-- Your objective --
Copy out each line of the data that holds the word "over".

----

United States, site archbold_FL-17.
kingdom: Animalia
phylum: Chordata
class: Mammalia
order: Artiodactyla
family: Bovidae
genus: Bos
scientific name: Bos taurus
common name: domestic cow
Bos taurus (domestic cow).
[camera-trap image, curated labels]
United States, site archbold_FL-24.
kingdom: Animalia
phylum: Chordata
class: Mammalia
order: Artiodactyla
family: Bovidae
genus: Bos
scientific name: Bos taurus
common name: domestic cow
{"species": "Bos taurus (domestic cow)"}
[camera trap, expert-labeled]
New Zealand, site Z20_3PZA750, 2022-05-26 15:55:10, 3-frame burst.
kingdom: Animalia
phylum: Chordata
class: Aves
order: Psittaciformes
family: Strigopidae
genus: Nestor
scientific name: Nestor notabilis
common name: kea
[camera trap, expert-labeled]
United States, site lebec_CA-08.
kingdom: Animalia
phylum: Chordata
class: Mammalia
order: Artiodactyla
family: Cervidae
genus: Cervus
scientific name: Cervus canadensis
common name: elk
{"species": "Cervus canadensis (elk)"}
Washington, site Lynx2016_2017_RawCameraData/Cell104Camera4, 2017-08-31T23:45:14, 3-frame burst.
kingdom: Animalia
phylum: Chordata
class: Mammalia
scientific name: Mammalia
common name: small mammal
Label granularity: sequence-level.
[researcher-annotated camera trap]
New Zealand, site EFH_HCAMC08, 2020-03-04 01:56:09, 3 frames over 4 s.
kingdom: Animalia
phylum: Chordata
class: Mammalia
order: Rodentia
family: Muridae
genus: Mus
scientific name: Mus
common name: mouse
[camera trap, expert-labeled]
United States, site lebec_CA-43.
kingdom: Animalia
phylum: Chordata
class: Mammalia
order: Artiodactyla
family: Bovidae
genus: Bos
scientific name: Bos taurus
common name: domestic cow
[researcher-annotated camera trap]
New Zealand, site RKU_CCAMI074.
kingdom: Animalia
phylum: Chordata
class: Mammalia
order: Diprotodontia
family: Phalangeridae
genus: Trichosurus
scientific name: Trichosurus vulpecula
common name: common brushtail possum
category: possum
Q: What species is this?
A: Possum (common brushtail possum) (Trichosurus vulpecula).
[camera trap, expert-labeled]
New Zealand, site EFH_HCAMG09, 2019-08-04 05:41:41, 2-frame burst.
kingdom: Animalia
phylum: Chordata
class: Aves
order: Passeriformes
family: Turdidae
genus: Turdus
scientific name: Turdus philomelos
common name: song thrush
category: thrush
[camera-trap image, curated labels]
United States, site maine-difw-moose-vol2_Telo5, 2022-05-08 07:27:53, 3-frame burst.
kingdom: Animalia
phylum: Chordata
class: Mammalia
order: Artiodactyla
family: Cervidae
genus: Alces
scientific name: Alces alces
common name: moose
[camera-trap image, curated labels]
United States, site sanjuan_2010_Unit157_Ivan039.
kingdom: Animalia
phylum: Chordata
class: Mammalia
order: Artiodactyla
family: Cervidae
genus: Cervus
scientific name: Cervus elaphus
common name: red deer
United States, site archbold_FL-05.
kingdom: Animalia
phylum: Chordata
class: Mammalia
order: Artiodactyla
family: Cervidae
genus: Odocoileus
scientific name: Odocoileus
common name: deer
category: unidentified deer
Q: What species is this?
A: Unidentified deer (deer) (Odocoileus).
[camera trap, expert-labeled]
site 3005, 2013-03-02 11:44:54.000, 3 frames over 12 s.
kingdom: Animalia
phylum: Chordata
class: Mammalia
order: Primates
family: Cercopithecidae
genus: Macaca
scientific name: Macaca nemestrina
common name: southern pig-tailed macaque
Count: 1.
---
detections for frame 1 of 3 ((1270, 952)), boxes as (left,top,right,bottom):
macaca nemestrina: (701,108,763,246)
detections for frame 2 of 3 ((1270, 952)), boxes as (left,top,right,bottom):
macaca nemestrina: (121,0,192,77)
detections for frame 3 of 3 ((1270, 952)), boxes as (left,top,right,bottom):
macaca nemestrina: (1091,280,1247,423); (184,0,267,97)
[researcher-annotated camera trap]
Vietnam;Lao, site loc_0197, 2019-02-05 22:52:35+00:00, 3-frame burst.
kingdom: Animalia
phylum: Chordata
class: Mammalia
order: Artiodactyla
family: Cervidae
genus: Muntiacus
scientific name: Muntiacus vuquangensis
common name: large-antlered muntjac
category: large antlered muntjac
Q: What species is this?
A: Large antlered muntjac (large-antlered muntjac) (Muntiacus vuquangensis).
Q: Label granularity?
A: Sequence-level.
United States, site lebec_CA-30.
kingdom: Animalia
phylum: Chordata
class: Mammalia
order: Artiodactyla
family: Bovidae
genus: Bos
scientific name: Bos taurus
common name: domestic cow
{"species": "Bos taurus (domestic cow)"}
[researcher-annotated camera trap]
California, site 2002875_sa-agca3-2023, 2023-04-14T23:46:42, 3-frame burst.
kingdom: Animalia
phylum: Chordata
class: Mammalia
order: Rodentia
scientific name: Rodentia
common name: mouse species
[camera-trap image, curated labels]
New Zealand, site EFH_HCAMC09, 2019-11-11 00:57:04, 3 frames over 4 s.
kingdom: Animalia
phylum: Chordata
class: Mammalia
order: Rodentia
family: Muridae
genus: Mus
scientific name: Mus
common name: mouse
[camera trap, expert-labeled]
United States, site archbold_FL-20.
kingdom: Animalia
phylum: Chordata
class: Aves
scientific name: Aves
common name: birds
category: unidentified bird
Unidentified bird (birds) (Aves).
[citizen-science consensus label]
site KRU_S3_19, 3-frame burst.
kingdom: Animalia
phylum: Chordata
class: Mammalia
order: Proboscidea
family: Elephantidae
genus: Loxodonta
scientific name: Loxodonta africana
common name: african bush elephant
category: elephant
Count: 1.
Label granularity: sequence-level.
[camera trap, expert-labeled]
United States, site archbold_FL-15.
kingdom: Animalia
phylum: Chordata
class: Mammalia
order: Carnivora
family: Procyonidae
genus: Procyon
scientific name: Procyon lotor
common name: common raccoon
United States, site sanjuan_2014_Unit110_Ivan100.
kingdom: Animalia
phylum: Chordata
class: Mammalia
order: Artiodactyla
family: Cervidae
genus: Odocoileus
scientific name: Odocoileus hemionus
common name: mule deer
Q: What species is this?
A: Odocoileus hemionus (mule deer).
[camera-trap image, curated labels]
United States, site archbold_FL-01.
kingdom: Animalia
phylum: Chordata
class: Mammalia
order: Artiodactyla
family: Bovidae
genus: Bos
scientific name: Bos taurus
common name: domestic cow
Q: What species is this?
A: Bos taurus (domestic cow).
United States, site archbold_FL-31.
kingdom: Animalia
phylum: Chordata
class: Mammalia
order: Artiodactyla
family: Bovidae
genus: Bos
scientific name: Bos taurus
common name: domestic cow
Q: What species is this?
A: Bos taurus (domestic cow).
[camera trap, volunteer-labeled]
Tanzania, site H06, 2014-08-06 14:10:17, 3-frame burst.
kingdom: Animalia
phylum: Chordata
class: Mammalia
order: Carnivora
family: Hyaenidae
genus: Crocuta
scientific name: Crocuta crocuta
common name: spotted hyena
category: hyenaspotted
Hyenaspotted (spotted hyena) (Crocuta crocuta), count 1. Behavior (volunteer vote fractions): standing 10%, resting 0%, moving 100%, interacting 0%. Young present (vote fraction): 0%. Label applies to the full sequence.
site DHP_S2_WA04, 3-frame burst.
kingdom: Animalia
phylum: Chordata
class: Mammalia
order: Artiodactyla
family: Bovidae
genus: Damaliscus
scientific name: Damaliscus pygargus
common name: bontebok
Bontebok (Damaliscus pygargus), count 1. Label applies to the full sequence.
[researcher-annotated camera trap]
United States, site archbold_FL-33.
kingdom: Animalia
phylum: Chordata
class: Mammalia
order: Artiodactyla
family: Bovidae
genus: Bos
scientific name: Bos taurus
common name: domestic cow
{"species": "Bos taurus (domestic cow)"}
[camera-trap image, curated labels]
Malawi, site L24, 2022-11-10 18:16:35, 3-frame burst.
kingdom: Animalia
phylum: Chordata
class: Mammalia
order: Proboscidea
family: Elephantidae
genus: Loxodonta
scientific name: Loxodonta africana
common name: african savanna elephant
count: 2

----

-- Output of the exercise --
New Zealand, site EFH_HCAMC08, 2020-03-04 01:56:09, 3 frames over 4 s.
site 3005, 2013-03-02 11:44:54.000, 3 frames over 12 s.
New Zealand, site EFH_HCAMC09, 2019-11-11 00:57:04, 3 frames over 4 s.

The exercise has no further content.